Secretary of the Navy Kenneth Braithwaite speaks aboard the museum ship Constellation in Baltimore, Md., Oct. 7, 2020. (Levingston Lewis/U.S. Navy)

Secretary of the Navy Kenneth Braithwaite speaks aboard the museum ship Constellation in Baltimore, Md., Oct. 7, 2020.

Secretary of the Navy Kenneth Braithwaite speaks aboard the museum ship Constellation in Baltimore, Md., Oct. 7, 2020. (Levingston Lewis/U.S. Navy)

The aircraft carriers USS Nimitz and USS Ronald Reagan sail alongside each other in the South China Sea, July 6, 2020.

The aircraft carriers USS Nimitz and USS Ronald Reagan sail alongside each other in the South China Sea, July 6, 2020. (Cody Beam/U.S. Navy)

The Navy is resurrecting the 1st Fleet, a spokesman for the Navy secretary confirmed Thursday, days after the service’s top civilian leader called for a U.S. counterweight to rapidly growing Chinese military might in the Indo-Pacific region.

The “administrative requirements” to recommission the 1st Fleet “are in the final stages of coordination,” Capt. Jereal Dorsey, a spokesman for Navy Secretary Kenneth Braithwaite, said in an email to Stars and Stripes.

Braithwaite is working with Acting Secretary of Defense Christopher Miller, Congress, Joint Chiefs Chairman Gen. Mark Milley, Chief of Naval Operations Adm. Mike Gilday, Marine Corps Commandant Gen David Berger and other stakeholders on ensuring the Navy maintains its maritime dominance in an era of great power competition, Dorsey said.

The Navy secretary signaled U.S. intentions during a speech Nov. 17 at the Naval Submarine League’s annual symposium.

“We want to stand up a new numbered fleet,” Braithwaite said at the time. “And we want to put that numbered fleet in the crossroads between the Indian and the Pacific oceans, and we’re really going to have an [INDOPACOM] footprint.”

The mission Braithwaite described now belongs to the 7th Fleet, based at Yokosuka Naval Base, Japan, the only U.S. fleet in the Indo-Pacific. It includes the Ronald Reagan Carrier Strike Group, which is supported at times by ships from the San Diego-based 3rd Fleet.

Seventh Fleet is the Navy’s largest deployed fleet with 50-70 ships and submarines, 150 aircraft and approximately 20,000 sailors. Its almost 48 million-square-mile operations area stretches from the International Date Line in the central Pacific to the India/Pakistan border and from the Kuril Islands in the north to the Antarctic in the south.

HOW TO COMPLETE THIS TASK: Copy the Navy fleet article from "Seventh Fleet is" up to and including "in the south.", swapping "sailors" for "personnel".

Stored records:
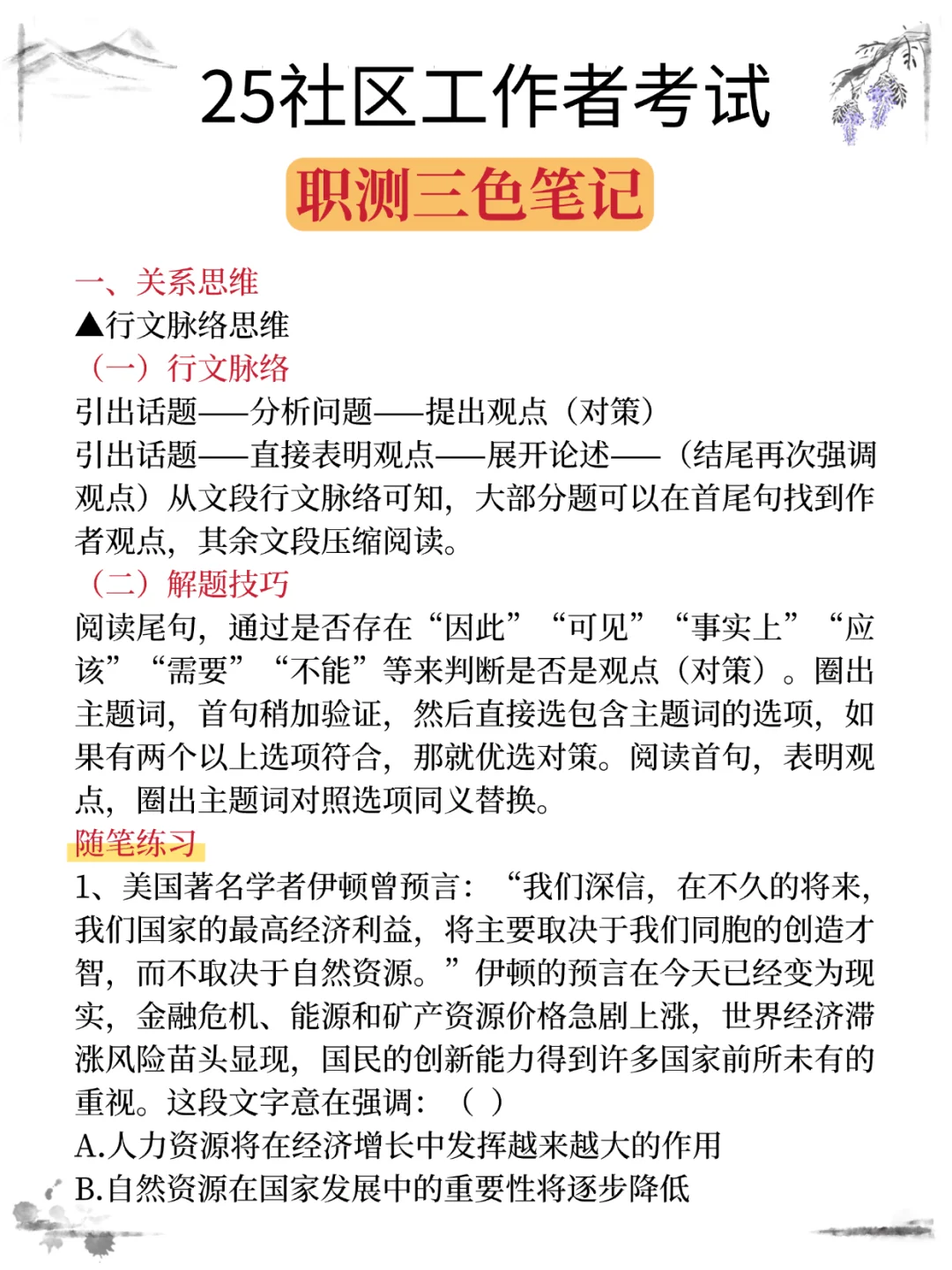 25社区工作者考试

职测三色笔记

一、关系思维

▲行文脉络思维

（一）行文脉络

引出话题——分析问题——提出观点（对策）

引出话题——直接表明观点——展开论述——（结尾再次强调观点）从文段行文脉络可知，大部分题可以在首尾句找到作者观点，其余文段压缩阅读。

（二）解题技巧

阅读尾句，通过是否存在“因此”“可见”“事实上”“应该”“需要”“不能”等来判断是否是观点（对策）。圈出主题词，首句稍加验证，然后直接选包含主题词的选项，如果有两个以上选项符合，那就优选对策。阅读首句，表明观点，圈出主题词对照选项同义替换。

随笔练习

1、美国著名学者伊顿曾预言：“我们深信，在不久的将来，我们国家的最高经济利益，将主要取决于我们同胞的创造才智，而不取决于自然资源。”伊顿的预言在今天已经变为现实，金融危机、能源和矿产资源价格急剧上涨，世界经济滞涨风险苗头显现，国民的创新能力得到许多国家前所未有的重视。这段文字意在强调：（ ）

A.人力资源将在经济增长中发挥越来越大的作用

B.自然资源在国家发展中的重要性将逐步降低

TASK RESULT:
Seventh Fleet is the Navy’s largest deployed fleet with 50-70 ships and submarines, 150 aircraft and approximately 20,000 personnel. Its almost 48 million-square-mile operations area stretches from the International Date Line in the central Pacific to the India/Pakistan border and from the Kuril Islands in the north to the Antarctic in the south.